Evaluation par le jeu - consultation des tableaux de bord
Consultation des tableaux de bord

Certains jeux, comme Math Games sont conçus pour fournir une évaluation diagnostique des connaissances mathématiques. Des plateformes comme LearningApps, H5P, Kahoot ou encore Wooflash permettent d’évaluer les élèves à travers des quiz variés.

D’autres jeux peuvent évaluer la capacité à prendre des décisions complexes. C’est le cas d’Operate Now Hospital Surgeon Walkthrough dans lequel les joueurs doivent prendre des décisions chirurgicales et reçoivent un retour immédiat.


Chapitre 8 : L’intelligence artificielle va permettre de remplacer les enseignants par des jeux

Encore faut-il savoir de quoi on parle ! L’Intelligence artificielle « forte » suppose un degré d’intelligence suffisant pour avoir une conscience, prendre des décisions et comprendre les émotions comme le ferait un humain. Cette IA relève du mythe et probablement pour longtemps… L’IA dite « faible » consiste en réalité en « algorithmes », c’est-à-dire à ces suites d’instructions qui miment les raisonnements humains.

Ces algorithmes peuvent aider les enseignants : ils peuvent par exemple, être intégrés dans des jeux pour en adapter le niveau aux performances des joueurs. « Certains d’entre eux, comme l’algorithme Computerized Adaptive Practice incluent l’évaluation furtive et la reconnaissance des émotions ». D’autres sont spécialisés dans le traitement du langage naturel.

Mais ces jeux ne remplaceront pas les enseignants dès demain ! Par contre, ces derniers devront acquérir une culture numérique suffisante pour leur permettre de reconnaître ce qui dans les jeux proposés relèvent de la pertinence pédagogique et ce qui n’est que du pur marketing…
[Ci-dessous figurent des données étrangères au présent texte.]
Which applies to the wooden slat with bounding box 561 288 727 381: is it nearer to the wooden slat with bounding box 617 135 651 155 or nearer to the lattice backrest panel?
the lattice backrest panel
Chapitre 9 : On apprend (mieux) en jouant

Dernier mythe à la vie dure cassé par Apprendre en jouant : on apprend mieux en jouant.

Alors qu’il y a seulement quelques décennies, le jeu était snobé par le monde de l’enseignement, aujourd’hui, il serait devenu une espèce de panacée. Il pourrait pallier tous les défauts de l’enseignement, remotiver les élèves, décupler la mémorisation, etc.

En fait, la réalité est plus complexe. D’abord, toutes les compétences acquises à travers le jeu ne sont pas transférables dans d’autres domaines. Ensuite, certains jeux ne sont pas exempts d’idéologie. Ils peuvent même véhiculer des messages contraires aux données scientifiques.

Jeu d'échecs : dont les compétences ne sont pas transférables ailleurs
Les échecs, archétype du jeu dont les compétences sont peu transférables

Le paradoxe apparent, c’est qu’il n’est pas possible de démontrer la supériorité d’une technologie par rapport à une autre. Car ce qui fait vraiment la différence, une fois de plus, ce ne sont pas les outils, mais bien les usages que les enseignants en font. Et l’enseignement est un phénomène complexe, qui fait intervenir des éléments matériels, mais aussi cognitifs, affectifs et sociaux. La technologie ne constitue donc qu’un seul de ces facteurs.

Conclusion : Apprendre en jouant, ce n’est pas automatique

Rien n’est mécanique dans le jeu : c’est la perception de la situation de jeu qui est importante. Dans les « escape games », les jeux sérieux ou encore la ludicisation, ce n’est pas l’outillage, les badges ou les tableaux marquoirs qui font la différence.

C’est la conscience d’apprendre quelque chose et le retour offert par l’enseignant (la présentation du jeu, les feedbacks offerts en cours de partie ou en fin de jeu, etc.) qui vont faire la distinction entre un moment plus ou moins agréable et une situation d’apprentissage expérientiel, au sens de John Dewey.

Quelque part, c’est rassurant de réaliser que ce sont les échanges humains qui font la différence, que la relation pédagogique constitue le nœud des apprentissages, quel que soit le support utilisé.

Un livre à mettre sur toutes les tables de chevet des formateurs et des enseignants.

Apprendre en jouant, Eric Sanchez, Margarida Romero avec la contribution de Thierry Vieville, Paris, Les Éditions Retz, 2020, accessible sur le site des éditions Retz.